#### [Reading text]
"""

Projecting the Landscape

Raise your hand if, after only a month or two of data, you have lauded or written off a player.  Come on, we’ve all done it, and many of us will likely continue to fall victim to this statistical fallacy.  It’s human nature as fans of this sport to generalize an entire season based on a small sample because many fans, even educated ones, tend not to understand what constitutes the true talent level of a given player.  Or even, for that matter, why these projections are more than just people throwing darts in the blind at certain numbers.
For starters, the reason small sample sizes fail to produce tangible results is that more numbers added will have a larger effect.  Think of two guys posting a .333 batting average, where one is 3-9 and the other is 300-900.  Add four hitless at-bats to each sample and suddenly player one plummets by 100 points to .231 while player the second “drops” to .332.  The latter player has enough data in his sample to disallow a single poor game or stretch from having a significant negative impact on his performance to date.
With that in mind, it is incorrect to say that (insert player) is having a (good/bad) season based on nothing more than a month or so of data.  Some players may simply get off to good or bad starts and the judgment would be based off of a snippet of data non-indicative of the player’s true talent level.  To say they haven’t yet met expectations would be okay because the “yet” clause stipulates an evaluation solely of performance to date and not necessarily what should/will happen, but generalizing an entire season on next to no information is not the right way to judge players.

"""

#### [Provided information]
"""

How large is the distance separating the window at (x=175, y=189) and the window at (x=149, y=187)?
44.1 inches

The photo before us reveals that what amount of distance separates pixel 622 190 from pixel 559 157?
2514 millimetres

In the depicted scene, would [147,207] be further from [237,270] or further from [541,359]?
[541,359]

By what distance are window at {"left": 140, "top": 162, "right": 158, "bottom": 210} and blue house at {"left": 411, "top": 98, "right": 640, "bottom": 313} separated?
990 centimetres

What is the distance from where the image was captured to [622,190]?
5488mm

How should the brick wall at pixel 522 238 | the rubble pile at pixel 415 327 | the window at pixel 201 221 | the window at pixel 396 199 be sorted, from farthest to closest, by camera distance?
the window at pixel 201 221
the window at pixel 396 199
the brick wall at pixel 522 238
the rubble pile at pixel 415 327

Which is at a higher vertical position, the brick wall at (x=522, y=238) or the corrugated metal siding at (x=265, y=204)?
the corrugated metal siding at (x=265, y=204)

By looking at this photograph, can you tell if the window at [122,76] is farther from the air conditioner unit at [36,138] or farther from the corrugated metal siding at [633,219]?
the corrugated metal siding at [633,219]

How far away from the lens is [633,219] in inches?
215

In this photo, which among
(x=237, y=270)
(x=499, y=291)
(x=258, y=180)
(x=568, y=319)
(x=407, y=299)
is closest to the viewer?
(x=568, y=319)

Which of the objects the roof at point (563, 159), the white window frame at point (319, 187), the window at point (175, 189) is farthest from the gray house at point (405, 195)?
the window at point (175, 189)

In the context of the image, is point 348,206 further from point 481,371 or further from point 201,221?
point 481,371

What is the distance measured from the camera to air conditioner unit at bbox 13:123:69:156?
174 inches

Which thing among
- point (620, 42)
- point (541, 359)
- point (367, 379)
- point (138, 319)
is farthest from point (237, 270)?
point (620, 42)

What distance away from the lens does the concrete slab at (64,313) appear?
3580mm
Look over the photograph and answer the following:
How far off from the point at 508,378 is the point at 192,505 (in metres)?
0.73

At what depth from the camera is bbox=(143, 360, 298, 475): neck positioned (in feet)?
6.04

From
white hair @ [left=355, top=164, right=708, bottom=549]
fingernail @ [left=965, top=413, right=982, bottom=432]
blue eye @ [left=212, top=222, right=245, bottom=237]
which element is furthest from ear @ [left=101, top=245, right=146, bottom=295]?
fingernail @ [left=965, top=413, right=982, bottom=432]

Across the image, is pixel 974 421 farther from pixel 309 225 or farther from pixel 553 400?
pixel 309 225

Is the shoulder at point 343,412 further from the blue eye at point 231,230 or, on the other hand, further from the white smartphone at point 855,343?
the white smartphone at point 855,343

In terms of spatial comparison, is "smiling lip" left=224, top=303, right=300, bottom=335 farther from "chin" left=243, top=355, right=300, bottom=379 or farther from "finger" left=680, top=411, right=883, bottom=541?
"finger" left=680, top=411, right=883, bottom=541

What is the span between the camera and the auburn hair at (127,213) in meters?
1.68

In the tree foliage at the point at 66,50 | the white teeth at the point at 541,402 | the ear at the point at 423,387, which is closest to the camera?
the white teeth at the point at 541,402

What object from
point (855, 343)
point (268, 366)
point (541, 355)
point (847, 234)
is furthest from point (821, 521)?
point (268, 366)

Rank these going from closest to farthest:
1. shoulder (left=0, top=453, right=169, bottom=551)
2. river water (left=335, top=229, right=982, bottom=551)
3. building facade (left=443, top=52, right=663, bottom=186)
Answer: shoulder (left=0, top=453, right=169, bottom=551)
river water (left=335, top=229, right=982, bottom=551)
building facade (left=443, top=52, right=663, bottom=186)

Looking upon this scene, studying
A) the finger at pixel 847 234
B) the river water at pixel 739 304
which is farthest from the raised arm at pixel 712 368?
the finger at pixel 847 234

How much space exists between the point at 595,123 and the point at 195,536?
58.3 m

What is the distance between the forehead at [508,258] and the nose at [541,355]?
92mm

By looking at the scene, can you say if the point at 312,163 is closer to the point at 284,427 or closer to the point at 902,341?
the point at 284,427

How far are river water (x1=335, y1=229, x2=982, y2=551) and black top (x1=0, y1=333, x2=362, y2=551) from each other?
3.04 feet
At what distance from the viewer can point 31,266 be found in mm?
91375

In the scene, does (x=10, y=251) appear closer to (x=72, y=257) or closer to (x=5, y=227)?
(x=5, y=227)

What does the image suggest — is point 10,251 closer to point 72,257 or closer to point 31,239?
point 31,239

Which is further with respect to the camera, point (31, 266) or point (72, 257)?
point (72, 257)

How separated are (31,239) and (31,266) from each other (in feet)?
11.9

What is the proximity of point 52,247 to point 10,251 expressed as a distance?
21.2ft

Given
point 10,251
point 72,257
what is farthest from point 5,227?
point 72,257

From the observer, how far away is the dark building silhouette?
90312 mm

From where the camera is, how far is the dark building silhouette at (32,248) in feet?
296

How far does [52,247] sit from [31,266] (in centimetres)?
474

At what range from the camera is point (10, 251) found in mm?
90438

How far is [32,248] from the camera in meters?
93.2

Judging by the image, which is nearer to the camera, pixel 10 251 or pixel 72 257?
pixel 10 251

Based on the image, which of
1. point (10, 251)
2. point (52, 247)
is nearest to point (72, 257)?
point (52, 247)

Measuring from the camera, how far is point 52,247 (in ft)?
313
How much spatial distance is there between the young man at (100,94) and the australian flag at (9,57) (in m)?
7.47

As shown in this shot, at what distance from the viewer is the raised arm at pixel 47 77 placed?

"""

#### [Set task]
Revise the stretch of the sample-size text from "For starters, the" through "performance to date.", putting "two hitters" in place of "two guys". Rely on the text alone.

#### [Solution for this task]
For starters, the reason small sample sizes fail to produce tangible results is that more numbers added will have a larger effect.  Think of two hitters posting a .333 batting average, where one is 3-9 and the other is 300-900.  Add four hitless at-bats to each sample and suddenly player one plummets by 100 points to .231 while player the second “drops” to .332.  The latter player has enough data in his sample to disallow a single poor game or stretch from having a significant negative impact on his performance to date.